Colour #4: Perception

At the end of Through the Language Glass, Guy Deutscher points out that colour, like beauty, lies in the eye of the beholder. As is well known, the eye has rods and cones. Colour perception is because of the cones. In humans, we have 3 different types of cones which can detect 3 separate colours – red, blue and green (RGB). Only those three, nothing else. How then do we “see” so many other colours?

 

Well, if light happens to activate both red and green cones with equal intensity, it gets interpreted as yellow. Put differently, we are not capable of detecting if a light is “truly” yellow or just a combo of equal intensity red and green! So all those non-RGB colours we are able to see? It’s just a combo of those three colours we can detect (RGB) combined in different intensities (ratios).

 

In fact, colour TV’s use just this point. They (like our eye) only support 3 different colours (RGB). By varying the intensities of those three colours at each pixel on the screen, they produce the illusion of multiple colours.

 

Colour blindness is when one (or more) of the cone types don’t work. Depending on which type of cone is not functioning, the individual loses the ability to see certain colours (remember, they don’t just fail to see the one colour corresponding to the cone; they also lose all colours formed by a combo that includes the faulty cone’s colour).

 

Wait, there is more. The brain is not a passive computer that crunches the data coming from the eye. It adds its own, er, inputs to the signals. Why? Because we live in an environment where the background lighting changes (shadows, dawn, bright sunlight, dim, bright etc). Once the brain has associated certain objects with certain colours (over time), it will go out of its way to assign the same colour to that object the next time, and adjusts for background lighting differences.

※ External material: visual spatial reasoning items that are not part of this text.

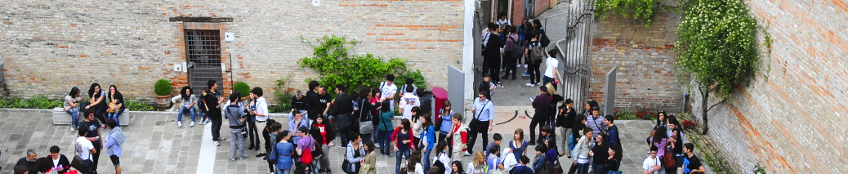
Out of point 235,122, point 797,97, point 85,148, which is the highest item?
point 797,97

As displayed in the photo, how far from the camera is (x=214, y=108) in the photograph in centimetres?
1745

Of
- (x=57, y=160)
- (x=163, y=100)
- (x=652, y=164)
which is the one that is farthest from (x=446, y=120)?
(x=163, y=100)

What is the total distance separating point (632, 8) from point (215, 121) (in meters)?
7.71

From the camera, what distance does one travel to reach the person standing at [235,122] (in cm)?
1656

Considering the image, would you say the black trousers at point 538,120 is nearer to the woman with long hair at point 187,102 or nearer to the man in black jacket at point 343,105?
the man in black jacket at point 343,105

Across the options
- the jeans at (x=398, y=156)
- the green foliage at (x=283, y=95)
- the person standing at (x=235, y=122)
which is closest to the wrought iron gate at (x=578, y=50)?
the jeans at (x=398, y=156)

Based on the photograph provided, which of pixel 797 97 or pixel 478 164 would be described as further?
pixel 478 164

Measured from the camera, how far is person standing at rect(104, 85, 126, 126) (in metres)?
18.2

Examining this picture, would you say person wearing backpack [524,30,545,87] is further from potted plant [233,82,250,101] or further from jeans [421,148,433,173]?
potted plant [233,82,250,101]

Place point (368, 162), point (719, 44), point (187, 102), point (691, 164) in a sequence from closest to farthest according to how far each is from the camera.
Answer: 1. point (368, 162)
2. point (691, 164)
3. point (719, 44)
4. point (187, 102)

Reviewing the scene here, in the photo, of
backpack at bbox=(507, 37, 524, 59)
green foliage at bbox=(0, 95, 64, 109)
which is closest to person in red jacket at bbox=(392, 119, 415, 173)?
backpack at bbox=(507, 37, 524, 59)

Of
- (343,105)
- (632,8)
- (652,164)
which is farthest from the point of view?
(632,8)

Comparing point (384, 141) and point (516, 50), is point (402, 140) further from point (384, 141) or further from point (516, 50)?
point (516, 50)

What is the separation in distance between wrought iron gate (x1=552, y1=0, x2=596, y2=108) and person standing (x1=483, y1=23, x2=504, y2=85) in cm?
161
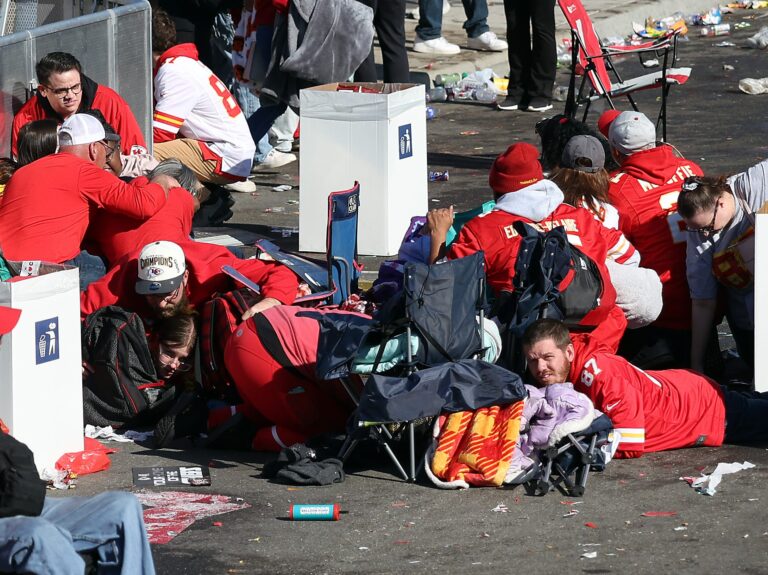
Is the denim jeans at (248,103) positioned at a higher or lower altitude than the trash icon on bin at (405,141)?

If the brain just took in the signal received, we would perceive an apple (and everything else) as a different colour depending on the lighting. That would be very confusing, hence the evolution of the brain to compensate.

 

Wondering how/if this can be proved? Well, they showed people a yellow coloured square on a computer. They then changed its colour gradually. The task was to press a button when the colour became grey. Say, the individual clicked for grey after X time. Next, they repeated the same steps, except this time the square was replaced with a banana. This time, people took longer than X time to state that the colour had become grey. Why? Because the brain expected the banana to be yellow, so it had turn a lot more grey than before the brain finally “accepted” that its colour had become grey!